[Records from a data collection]

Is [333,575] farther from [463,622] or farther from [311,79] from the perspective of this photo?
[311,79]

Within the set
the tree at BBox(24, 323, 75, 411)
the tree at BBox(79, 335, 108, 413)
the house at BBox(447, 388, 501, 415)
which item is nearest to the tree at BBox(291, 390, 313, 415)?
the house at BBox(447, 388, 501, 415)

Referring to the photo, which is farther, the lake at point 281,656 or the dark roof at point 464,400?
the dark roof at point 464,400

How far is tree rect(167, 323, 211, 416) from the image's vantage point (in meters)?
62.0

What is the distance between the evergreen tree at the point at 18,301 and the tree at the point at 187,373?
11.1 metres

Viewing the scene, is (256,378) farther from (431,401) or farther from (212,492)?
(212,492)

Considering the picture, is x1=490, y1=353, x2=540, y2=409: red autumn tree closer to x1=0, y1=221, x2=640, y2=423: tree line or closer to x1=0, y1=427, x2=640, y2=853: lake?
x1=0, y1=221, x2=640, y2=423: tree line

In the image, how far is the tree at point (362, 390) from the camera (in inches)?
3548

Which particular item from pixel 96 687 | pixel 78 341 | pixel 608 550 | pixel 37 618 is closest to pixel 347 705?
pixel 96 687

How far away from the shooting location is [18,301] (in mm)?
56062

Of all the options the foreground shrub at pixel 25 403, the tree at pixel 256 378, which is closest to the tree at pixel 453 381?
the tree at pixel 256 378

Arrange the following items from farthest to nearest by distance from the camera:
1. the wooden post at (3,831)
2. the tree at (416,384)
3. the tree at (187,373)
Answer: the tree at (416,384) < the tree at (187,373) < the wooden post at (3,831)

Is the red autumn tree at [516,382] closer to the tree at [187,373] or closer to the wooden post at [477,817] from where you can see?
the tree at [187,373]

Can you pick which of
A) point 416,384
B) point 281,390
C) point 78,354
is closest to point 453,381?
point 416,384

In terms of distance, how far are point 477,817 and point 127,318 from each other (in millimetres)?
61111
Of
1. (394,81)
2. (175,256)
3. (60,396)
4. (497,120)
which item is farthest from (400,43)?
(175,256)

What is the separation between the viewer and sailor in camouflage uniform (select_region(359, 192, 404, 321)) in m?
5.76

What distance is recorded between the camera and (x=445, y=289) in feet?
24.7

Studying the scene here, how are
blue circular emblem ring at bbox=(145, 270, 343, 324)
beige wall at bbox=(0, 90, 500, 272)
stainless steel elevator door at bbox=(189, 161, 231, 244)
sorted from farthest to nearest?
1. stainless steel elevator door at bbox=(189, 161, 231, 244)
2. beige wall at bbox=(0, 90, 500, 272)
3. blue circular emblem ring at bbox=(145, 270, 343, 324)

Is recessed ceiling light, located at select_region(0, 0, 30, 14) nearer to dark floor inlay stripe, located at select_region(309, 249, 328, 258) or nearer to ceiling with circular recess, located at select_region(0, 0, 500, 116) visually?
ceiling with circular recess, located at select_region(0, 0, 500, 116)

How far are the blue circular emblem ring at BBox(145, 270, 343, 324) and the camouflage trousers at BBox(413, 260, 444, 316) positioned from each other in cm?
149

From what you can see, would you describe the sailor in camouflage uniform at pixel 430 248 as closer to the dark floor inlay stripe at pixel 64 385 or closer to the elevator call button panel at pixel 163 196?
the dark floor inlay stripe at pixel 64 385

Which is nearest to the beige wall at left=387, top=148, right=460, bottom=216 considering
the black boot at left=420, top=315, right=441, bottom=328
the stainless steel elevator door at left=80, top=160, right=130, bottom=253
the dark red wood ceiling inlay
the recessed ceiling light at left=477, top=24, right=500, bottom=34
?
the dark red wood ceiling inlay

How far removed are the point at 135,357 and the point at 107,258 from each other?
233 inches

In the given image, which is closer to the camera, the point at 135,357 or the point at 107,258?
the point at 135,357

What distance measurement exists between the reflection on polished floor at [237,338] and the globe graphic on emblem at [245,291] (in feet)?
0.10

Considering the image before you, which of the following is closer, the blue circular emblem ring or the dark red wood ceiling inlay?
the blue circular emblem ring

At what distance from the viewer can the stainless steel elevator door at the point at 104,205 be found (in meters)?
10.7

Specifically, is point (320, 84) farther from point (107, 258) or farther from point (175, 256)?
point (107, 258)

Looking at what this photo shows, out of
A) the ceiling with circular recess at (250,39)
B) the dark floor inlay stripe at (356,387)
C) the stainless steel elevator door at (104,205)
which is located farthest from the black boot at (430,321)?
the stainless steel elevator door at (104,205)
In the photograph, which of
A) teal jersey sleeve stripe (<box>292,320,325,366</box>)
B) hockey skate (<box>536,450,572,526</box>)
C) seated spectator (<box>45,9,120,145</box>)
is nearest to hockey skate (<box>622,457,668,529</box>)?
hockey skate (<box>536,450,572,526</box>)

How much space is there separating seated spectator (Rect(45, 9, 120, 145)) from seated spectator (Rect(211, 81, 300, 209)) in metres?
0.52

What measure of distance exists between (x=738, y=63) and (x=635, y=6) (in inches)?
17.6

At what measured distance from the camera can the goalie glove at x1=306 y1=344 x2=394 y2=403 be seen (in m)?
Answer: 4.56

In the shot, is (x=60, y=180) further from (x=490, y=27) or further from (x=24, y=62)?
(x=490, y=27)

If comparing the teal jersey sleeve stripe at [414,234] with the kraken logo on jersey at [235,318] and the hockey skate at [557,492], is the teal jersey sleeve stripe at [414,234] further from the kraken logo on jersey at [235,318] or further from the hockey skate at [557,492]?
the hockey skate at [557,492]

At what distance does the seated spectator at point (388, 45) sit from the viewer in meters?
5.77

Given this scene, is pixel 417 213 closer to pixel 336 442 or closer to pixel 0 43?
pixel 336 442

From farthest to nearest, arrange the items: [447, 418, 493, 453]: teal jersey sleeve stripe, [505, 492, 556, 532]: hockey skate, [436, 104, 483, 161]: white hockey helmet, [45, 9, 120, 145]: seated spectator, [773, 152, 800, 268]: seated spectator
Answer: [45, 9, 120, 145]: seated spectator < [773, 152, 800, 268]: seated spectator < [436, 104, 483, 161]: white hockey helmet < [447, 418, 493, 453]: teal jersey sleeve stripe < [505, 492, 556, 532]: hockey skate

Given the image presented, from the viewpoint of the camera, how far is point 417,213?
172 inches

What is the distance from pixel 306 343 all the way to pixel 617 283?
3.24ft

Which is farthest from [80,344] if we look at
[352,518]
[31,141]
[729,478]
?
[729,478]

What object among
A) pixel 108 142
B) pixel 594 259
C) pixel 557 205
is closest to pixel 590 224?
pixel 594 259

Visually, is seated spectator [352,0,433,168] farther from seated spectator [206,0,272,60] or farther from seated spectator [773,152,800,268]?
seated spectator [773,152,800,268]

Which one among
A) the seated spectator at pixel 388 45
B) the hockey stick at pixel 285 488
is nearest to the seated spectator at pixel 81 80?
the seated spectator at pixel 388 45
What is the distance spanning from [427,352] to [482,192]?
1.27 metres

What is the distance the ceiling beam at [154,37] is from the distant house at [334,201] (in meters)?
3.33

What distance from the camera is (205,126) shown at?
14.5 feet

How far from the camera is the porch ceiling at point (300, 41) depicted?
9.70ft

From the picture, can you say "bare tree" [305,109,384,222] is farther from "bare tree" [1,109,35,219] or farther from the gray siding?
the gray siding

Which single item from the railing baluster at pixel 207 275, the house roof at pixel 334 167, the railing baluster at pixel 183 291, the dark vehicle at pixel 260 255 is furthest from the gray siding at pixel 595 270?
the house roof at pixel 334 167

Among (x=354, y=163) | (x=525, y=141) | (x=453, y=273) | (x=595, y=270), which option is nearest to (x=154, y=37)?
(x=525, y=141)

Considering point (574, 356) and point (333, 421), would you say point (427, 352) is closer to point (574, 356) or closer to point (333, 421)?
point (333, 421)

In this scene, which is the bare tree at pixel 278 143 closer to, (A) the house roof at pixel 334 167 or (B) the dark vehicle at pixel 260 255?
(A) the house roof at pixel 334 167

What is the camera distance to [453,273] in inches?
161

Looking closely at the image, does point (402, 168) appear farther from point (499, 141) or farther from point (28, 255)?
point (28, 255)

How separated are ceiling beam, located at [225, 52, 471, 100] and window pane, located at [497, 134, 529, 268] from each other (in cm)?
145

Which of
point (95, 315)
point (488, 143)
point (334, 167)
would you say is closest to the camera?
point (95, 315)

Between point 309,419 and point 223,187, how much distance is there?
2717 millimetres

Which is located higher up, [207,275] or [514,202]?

(Requirements)
Copy out the part of the entries that opens with the line containing "What is the distance the" and runs through the end of the entries, keeping every line unchanged.

(Written answer)
What is the distance the ceiling beam at [154,37] is from the distant house at [334,201] (in meters)?
3.33

What distance from the camera is (205,126) shown at?
14.5 feet

How far from the camera is the porch ceiling at point (300, 41) depicted?
9.70ft

From the picture, can you say "bare tree" [305,109,384,222] is farther from "bare tree" [1,109,35,219] or farther from the gray siding?
the gray siding

Which single item from the railing baluster at pixel 207 275, the house roof at pixel 334 167, the railing baluster at pixel 183 291, the dark vehicle at pixel 260 255 is furthest from the gray siding at pixel 595 270?
the house roof at pixel 334 167

Among (x=354, y=163) | (x=525, y=141) | (x=453, y=273) | (x=595, y=270), which option is nearest to (x=154, y=37)?
(x=525, y=141)

Considering point (574, 356) and point (333, 421), would you say point (427, 352) is closer to point (574, 356) or closer to point (333, 421)?
point (333, 421)

In this scene, which is the bare tree at pixel 278 143 closer to, (A) the house roof at pixel 334 167 or (B) the dark vehicle at pixel 260 255?
(A) the house roof at pixel 334 167

What is the camera distance to [453,273] in inches?
161

Looking closely at the image, does point (402, 168) appear farther from point (499, 141) or farther from point (28, 255)?
point (28, 255)

How separated are ceiling beam, located at [225, 52, 471, 100] and window pane, located at [497, 134, 529, 268] from each other (in cm)?
145

Which of
point (95, 315)
point (488, 143)
point (334, 167)
would you say is closest to the camera?
point (95, 315)

Between point 309,419 and point 223,187, how much distance is there?
2717 millimetres

Which is located higher up, [207,275] or [514,202]?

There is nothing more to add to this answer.